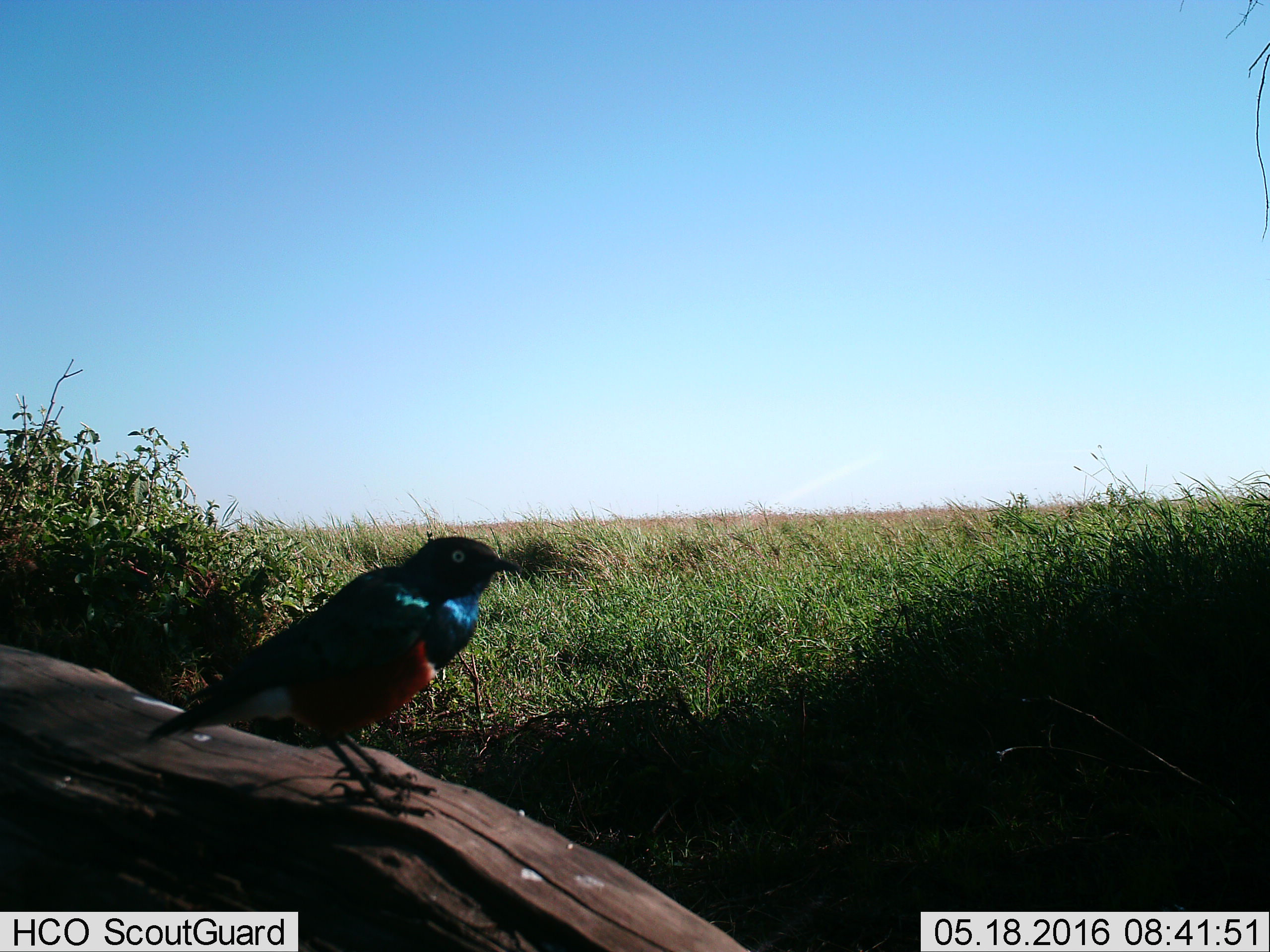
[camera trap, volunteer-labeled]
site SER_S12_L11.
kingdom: Animalia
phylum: Chordata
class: Aves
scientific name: Aves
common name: bird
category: birdother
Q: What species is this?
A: Birdother (bird) (Aves).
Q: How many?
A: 1.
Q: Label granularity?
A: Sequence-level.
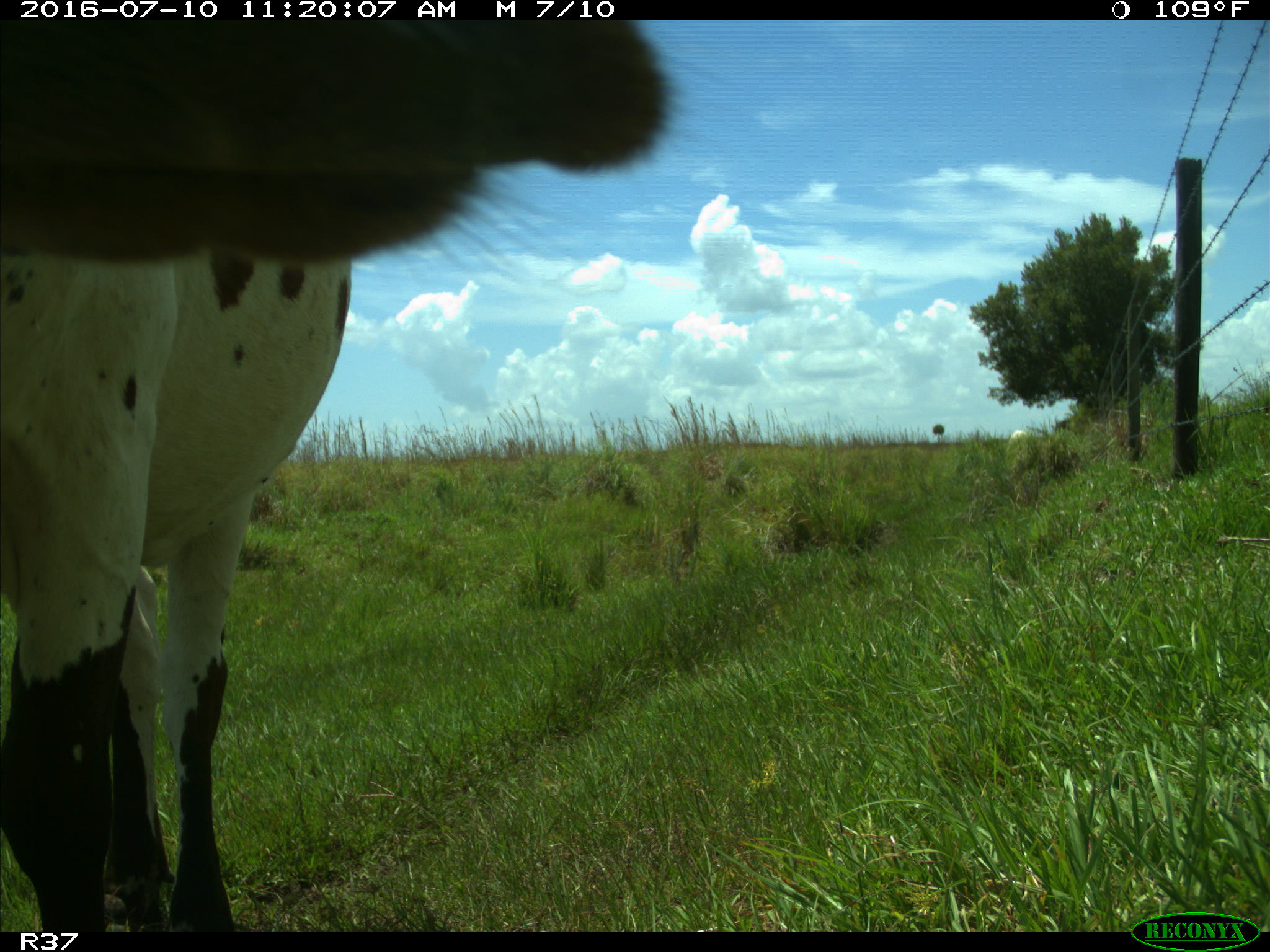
★ ★ ★ ★ ★
» What the task asks: Every record above should be transcribed exactly; the pictures stay out of the copy.

» Exercise solution:
[camera trap, volunteer-labeled]
site SER_S12_L11.
kingdom: Animalia
phylum: Chordata
class: Aves
scientific name: Aves
common name: bird
category: birdother
Q: What species is this?
A: Birdother (bird) (Aves).
Q: How many?
A: 1.
Q: Label granularity?
A: Sequence-level.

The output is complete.